The number four is used symbolically all throughout Revelation, and its meaning is clear: four is the number of the world. Take Rev. 7:1 as an example: “After this I saw four angels standing at the four corners of the earth, holding back the four winds of the earth”. The emphasis on the cardinal directions and the square shape of New Jerusalem must be seen in the same context.
A famous example in Western art is the central panel of the Ghent Altarpiece, which to the best of our knowledge was painted around the same time the VM was produced. It “represents a foreshadowing of the New Jerusalem, with all peoples and nations flocking towards the Lamb (Christ) at the centre of the panel. As in the Angers tapestry [*], the paradisial, horticultural aspect of the New Jerusalem is foregrounded” (source). Here, too, the number four encompasses the whole of humanity, of the world, of the Church. It is all-encompassing.
The urban aspect is reduced to the background, making room for a New Jerusalem as a return to the blessed state of Eden. The focus is on the faithful (Ecclesia) who gather from the four corners of the earth to worship at the Altar of the Lamb. The River of Life gets a central spot as well, in the form of an octagonal basin.

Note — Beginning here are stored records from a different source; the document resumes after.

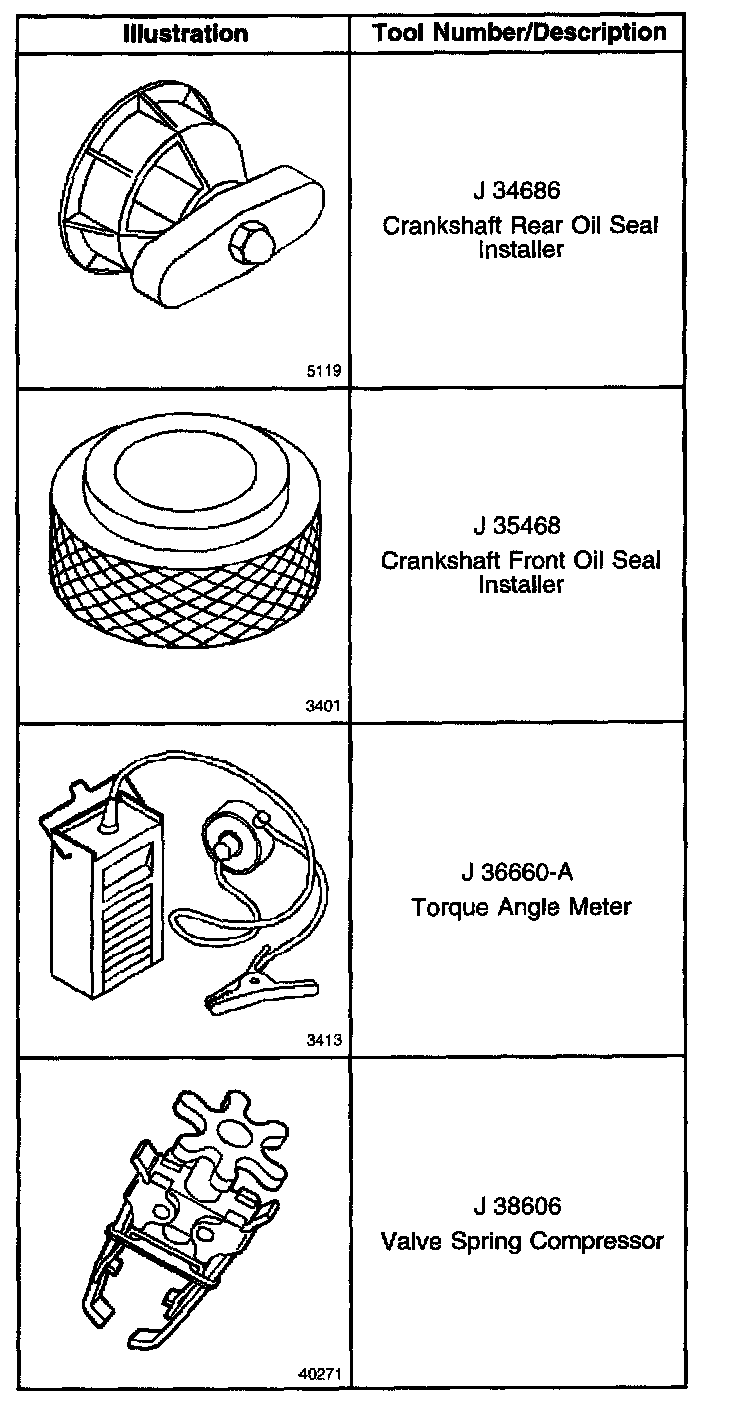 | Illustration | Tool Number/Description |
|---|---|
| 5119 | J 34686 Crankshaft Rear Oil Seal Installer |
| 3401 | J 35468 Crankshaft Front Oil Seal Installer |
| 3413 | J 36660-A Torque Angle Meter |
| 40271 | J 38606 Valve Spring Compressor |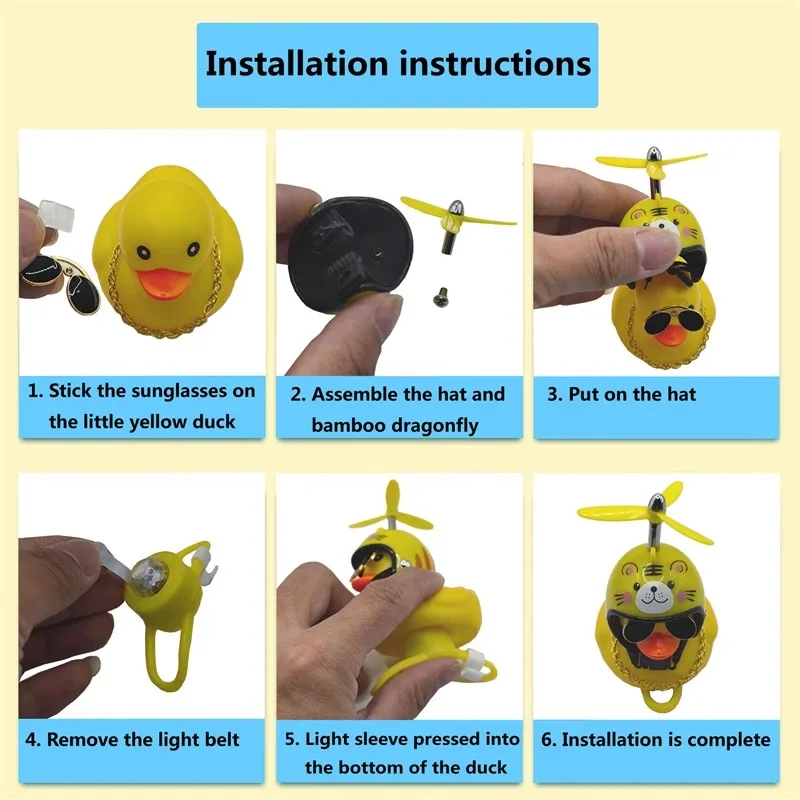 Installation instructions

1. Stick the sunglasses on the little yellow duck

2. Assemble the hat and bamboo dragonfly

3. Put on the hat

4. Remove the light belt

5. Light sleeve pressed into the bottom of the duck

6. Installation is complete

To summarize this post, we can say that the Rosettes foldout emphasizes the relation between New Jerusalem and the worldwide Church. This is consistent with the dominant 15th century view on Revelation 21. We especially notice the influence of Augustine, who “shaped Latin Christianity in a way surpassed only by Scripture itself.” The title of his De Civitate Dei can be understood as “city of God”, but also as “society of God”, an ambiguity that reflects his theological views: the Church and Heavenly Jerusalem are one and the same, the bride of the Lamb.
The Rosettes foldout appears to illustrate this idea, expressing church, Ecclesia and New Jerusalem in one and the same image. It goes beyond the mere illustration of New Jerusalem, and as such can perhaps be better understood as a commentary on Revelation, incorporating related themes like Church and Pentecost. We will take this idea of a diagrammatic commentary on Revelation one step further in the next post, which will focus on some individual roundels.
Most sources are linked directly. In addition, we refer to:
Ann R. Meyer, Medieval Allegory and the Building of the New Jerusalem. Woodbridge, Eng., and Rochester, N.Y.: Boydell and Brewer, 2003.
Hana Šedinová, The Precious Stones of Heavenly Jerusalem in the Medieval Book Illustration and Their Comparison with the Wall Incrustation in St. Wenceslas Chapel. In: Artibus et Historiae, Vol. 21, No. 41 (2000).
Christopher Wilson, The Gothic Cathedral: The Architecture of the Great Church, 1130-1530. Thames and Hudson, 1990.
[*] The Angers Apocalypse tapestry referred to here is a large 14th century tapestry with many scenes from Revelation. One depiction of New Jerusalem shows a generic medieval city descending from the sky. Another is closer to the Eyckian version, including the Lamb, nature, the River of Life and the faithful. In reaction to our first post in this series, cloudband aficionado R. Sale pointed out their stylistic similarities to the cloudbands in the Rosettes foldout.